Follonica (Grosseto). “Alla fine l’hanno capito anche quelli del Governo… Nello Musumeci Ministro per la Protezione civile si è destato e si è chiesto ‘Cosa ha determinato questa fragilità del territorio Italiano?” E si è risposto ‘Per l’eccessivo consumo di suolo!!’. E allora? Allora c’è la necessità (testuale) ‘di una legge che ponga un freno a questa prassi assolutamente deplorevole perché il cemento diventa il migliore complice dell’acqua… manca la priorità della prevenzione in tutti gli enti locali ma anche a livello nazionale'”.
A dichiararlo, in un comunicato, è Ubaldo Giardelli, del Movimento 5 Stelle di Grosseto.
“Per noi del Movimento 5 Stelle un’affermazione aspettata a lungo, sono oltre 15 anni che lo ripetiamo, dai tempi di Domenico Finiguerra e del suo movimento civile ‘Stop consumo di suolo’, che per primo cercò di sensibilizzare la popolazione e la politica sui rischi della triade asfalto-cemento-mattone, bloccando ogni nuova costruzione nel comune, Cassinetta di Lugagnano, di cui era sindaco – prosegue il comunicato -. Fu per lo più, osteggiato e deriso da tutta la classe politica di destra e sinistra, da sempre molto sensibile (se non peggio) alle sirene dei padroni del cemento/asfalto. Perciò, sentire una cosa simile, detta da un Ministro di un Governo di quella destra che ha messo nel mirino l’ambientalismo come il male dei mali, il nemico numero uno dei suoi piani liberal consumistici, con i ‘No’ detti al consumo di suolo, con le contestazioni pacifiche contro gli abusi verso l’ambiente e lo sperpero di denaro per grandi opere inutili, ecco, sentire una cosa simile è per noi un passo avanti, sempre che poi se ne tragga le conseguenze”.

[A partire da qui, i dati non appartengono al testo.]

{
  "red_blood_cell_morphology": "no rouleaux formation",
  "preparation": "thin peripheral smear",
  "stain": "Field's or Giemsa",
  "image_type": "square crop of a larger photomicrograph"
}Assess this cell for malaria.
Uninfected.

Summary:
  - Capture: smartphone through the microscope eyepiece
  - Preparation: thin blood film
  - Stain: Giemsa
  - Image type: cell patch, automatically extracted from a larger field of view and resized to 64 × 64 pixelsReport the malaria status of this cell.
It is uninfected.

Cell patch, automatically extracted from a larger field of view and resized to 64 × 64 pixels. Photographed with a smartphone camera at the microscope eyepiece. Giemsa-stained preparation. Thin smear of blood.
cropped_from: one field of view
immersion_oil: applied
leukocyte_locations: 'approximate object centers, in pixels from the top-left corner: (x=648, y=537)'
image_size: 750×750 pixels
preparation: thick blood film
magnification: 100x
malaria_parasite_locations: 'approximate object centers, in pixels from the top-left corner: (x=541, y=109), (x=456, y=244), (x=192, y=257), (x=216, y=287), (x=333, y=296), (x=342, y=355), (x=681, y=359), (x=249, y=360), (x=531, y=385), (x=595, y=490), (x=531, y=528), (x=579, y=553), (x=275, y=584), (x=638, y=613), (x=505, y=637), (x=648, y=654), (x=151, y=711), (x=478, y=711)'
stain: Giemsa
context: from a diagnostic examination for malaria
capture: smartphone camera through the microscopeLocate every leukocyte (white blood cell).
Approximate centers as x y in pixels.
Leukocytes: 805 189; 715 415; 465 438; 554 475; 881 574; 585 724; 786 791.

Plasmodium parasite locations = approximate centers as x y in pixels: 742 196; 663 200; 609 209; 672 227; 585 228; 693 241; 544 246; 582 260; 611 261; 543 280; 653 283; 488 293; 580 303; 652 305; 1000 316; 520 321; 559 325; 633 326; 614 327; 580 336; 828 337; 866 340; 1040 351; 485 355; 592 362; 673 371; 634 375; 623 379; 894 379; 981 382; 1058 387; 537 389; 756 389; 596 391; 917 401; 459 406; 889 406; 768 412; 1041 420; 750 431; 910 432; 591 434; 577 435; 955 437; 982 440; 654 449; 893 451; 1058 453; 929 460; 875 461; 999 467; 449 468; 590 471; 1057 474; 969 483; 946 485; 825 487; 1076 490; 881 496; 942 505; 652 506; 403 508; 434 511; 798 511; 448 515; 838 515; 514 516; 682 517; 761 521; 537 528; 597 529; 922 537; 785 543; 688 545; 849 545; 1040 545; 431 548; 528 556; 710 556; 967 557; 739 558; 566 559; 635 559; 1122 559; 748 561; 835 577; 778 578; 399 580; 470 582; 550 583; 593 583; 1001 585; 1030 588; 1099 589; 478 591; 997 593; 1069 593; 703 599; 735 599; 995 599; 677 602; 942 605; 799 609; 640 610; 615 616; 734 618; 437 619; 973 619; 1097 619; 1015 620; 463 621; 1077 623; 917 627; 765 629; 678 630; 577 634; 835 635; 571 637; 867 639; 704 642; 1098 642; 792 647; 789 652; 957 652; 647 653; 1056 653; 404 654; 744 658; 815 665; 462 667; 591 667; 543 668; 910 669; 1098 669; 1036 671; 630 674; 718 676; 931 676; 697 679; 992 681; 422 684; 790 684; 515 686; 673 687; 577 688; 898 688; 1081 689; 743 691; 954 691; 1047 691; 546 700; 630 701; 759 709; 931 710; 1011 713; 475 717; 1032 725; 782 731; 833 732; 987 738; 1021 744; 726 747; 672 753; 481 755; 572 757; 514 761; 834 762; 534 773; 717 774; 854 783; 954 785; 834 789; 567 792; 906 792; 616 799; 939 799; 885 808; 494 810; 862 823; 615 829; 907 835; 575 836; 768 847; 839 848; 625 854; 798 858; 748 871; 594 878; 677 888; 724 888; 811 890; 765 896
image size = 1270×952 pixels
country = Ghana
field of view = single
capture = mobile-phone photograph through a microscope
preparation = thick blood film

“E qui casca l’asino… perché dubitiamo che a queste parole segua una presa di coscienza forte e un’azione coerente nella pratica quotidiana, fermare cioè il cemento e l’asfalto, si tratti di autostrade, di Tav, ponti sullo stretto, sovrappassi, varianti edilizie, parcheggi – prosegue Giardelli -. Comunque qua, a Follonica, giriamo fiduciosi questa nota sul Ministro ai nuovi amministratori, sperando in un cambio di rotta rispetto al passato, cioè che, come il Ministro, la nuova amministrazione della città del Golfo rifletta sulla necessità di fermare il consumo di suolo, di metterlo in sicurezza e di pensare, ovunque sia possibile, ad una rinaturalizzazione di ambienti della città e non a cementificare, come sta avvenendo a nord a Pratoranieri e sull’Aurelia….e non sono case popolari”.
“Stiamo parlando, in sostanza, di riflettere sia sulla cementificazione dell’area Rondelli, con la scomparsa di terreno fertile e la distruzione di un’oliveta e ettari di campo, sia sul posteggio nell’area dell’ex depuratore – continua la nota -. Area che, sia chiaro, per evitare equivoci, deve essere bonificata, ma poi lasciata a verde e inserita, come sarebbe logico, nel parco fluviale del Petraia dove già si trova, e non cementificata/ asfaltata, distruggendo alberi adulti, che sono altra cosa dagli alberelli che vorrebbero mettere, e consumando suolo, per costruire un parcheggio da utilizzare per soli 2 mesi l’anno, perciò inutile, costoso e soprattutto irrazionale, visto che sarà un’altra isola di calore nel pieno della città e una zona di dilavamento nel caso di eventi estremi come quelli avvenuti in questi ultimi mesi…cioè il peggio del peggio”.
“Perciò chiediamo di riflettere e dare sostanza, alla luce dei nuovi accadimenti – termina il comunicato –, alle parti del programma del sindaco dedicate al verde ed ambiente cittadino, se no rimarranno solo parole e vuote promesse elettorali”.